You could use a greedy algorithm. It will be far from optimal, but may be "good enough". Here is a sketch:
1 Sort the rectangles by the x-axis, topmost first. (n log n)
2 for each rectangle r1, top to bottom
//check for intersections with the rectangles below it.
// you only have to check the first few b/c they are sorted
3 for every other rectangle r2 that might intersect with it
4 if r1 and r2 intersect //this part is easy, see #Jose's answer
5 left = the amount needed to resolve the collision by moving r2 left
6 right = the amount needed to resolve the collision by moving r2 right
7 down = the amount needed to resolve the collision by moving r2 down
8 move r2 according to the minimum value of (left, right down)
// (this may create new collisions, they will be resolved in later steps)
9 end if
10 end
11 end
Note step 8 could create a new collision with a prior rectangle, which wouldn't be resolved properly. Hm. You may need to carry around some metadata about previous rectangles to avoid this. Thinking...
Keep in mind the box model, given any two rectangles you have to calculate the two boxes width and height, adding their respective margins, paddings, and borders (add the left/right of them to detect collision on the x axis, and top/bottom to detect collision on the y axis), then you can calculate the distance between element 1 and 2 adding the result to their respective coordinate position, for example ((positionX2+totalWidth2) - (positionX1+totalWidth1)) to calculate collision along the X axis. If it is negative, they are overlapping. Once you know this, if they won't overlap by moving them, you can move them normally, otherwise you have to subtract the amount of space they are overlapping from the value you want to move them.
Since the environment is a 2D plane, this should be pretty straightforward. With a library such as jQuery would be a joke, but even in plain js is just basic addiction and subtraction.
Assuming the boxes are aligned to the x and y axis as in your comment, first I'd change the representation of each rectangle to 4 points: top, right, bottom, left and store them as points on the rectangle. Second, let's simplify the problem to "Given n rectangles, where is the nearest point where rectangle r can move to so that it doesn't overlap any other rectangles"? That simplifies the problem a great deal, but also should provide a decent solution. Thus, we have our function:
function deOverlapTheHonkOuttaTheRectangle(rectangle, otherRectangles){
..

__Extracted information__:
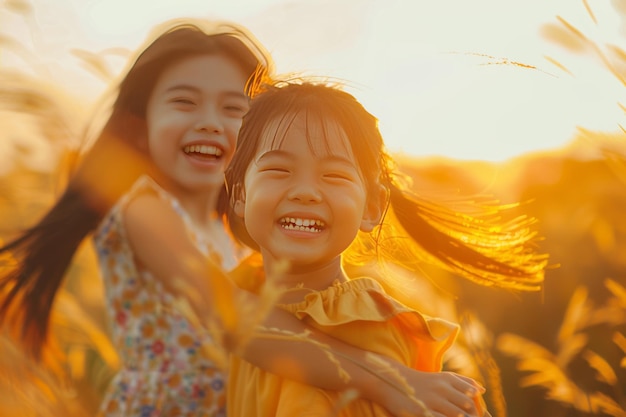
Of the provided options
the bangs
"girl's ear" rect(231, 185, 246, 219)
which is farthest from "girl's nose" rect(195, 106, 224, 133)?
the bangs

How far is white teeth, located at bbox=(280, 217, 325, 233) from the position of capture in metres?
1.59

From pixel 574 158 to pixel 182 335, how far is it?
5.61 feet

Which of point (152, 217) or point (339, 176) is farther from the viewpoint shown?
point (152, 217)

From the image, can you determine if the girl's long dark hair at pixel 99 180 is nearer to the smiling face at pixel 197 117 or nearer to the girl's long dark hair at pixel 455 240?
the smiling face at pixel 197 117

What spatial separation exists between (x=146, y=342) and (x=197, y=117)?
641 mm

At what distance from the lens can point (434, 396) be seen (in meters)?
1.53

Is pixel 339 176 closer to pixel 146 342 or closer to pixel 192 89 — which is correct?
pixel 192 89

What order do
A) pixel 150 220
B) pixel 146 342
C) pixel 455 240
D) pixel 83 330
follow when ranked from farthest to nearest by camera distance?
pixel 146 342, pixel 150 220, pixel 455 240, pixel 83 330

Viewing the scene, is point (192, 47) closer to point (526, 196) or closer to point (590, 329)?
point (526, 196)

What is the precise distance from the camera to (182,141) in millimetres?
2201

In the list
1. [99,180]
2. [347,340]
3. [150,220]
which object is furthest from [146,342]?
[347,340]

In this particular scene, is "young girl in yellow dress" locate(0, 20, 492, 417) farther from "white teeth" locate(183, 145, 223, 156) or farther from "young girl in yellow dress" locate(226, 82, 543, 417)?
"young girl in yellow dress" locate(226, 82, 543, 417)

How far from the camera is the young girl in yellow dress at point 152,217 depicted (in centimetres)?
215

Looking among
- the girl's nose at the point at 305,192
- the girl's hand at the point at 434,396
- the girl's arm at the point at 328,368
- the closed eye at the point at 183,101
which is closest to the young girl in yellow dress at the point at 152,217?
the closed eye at the point at 183,101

__What is asked__:
**1)** Answer these questions about the rectangle-overlap discussion above, one line each:
(a) What cost does the greedy sketch give for its sorting step?
(b) In the box-model reply, what does a negative result from the distance calculation mean?
(c) Into which four points does the last reply convert each rectangle?
**2)** List every amount that the greedy sketch in the rectangle-overlap discussion computes for resolving a collision, and state what each one measures.

__Responses for each task__:
**1)**
(a) n log n
(b) The two boxes are overlapping.
(c) Top, right, bottom, and left.

**2)**
- left: the amount needed to resolve the collision by moving r2 left
- right: the amount needed to resolve the collision by moving r2 right
- down: the amount needed to resolve the collision by moving r2 down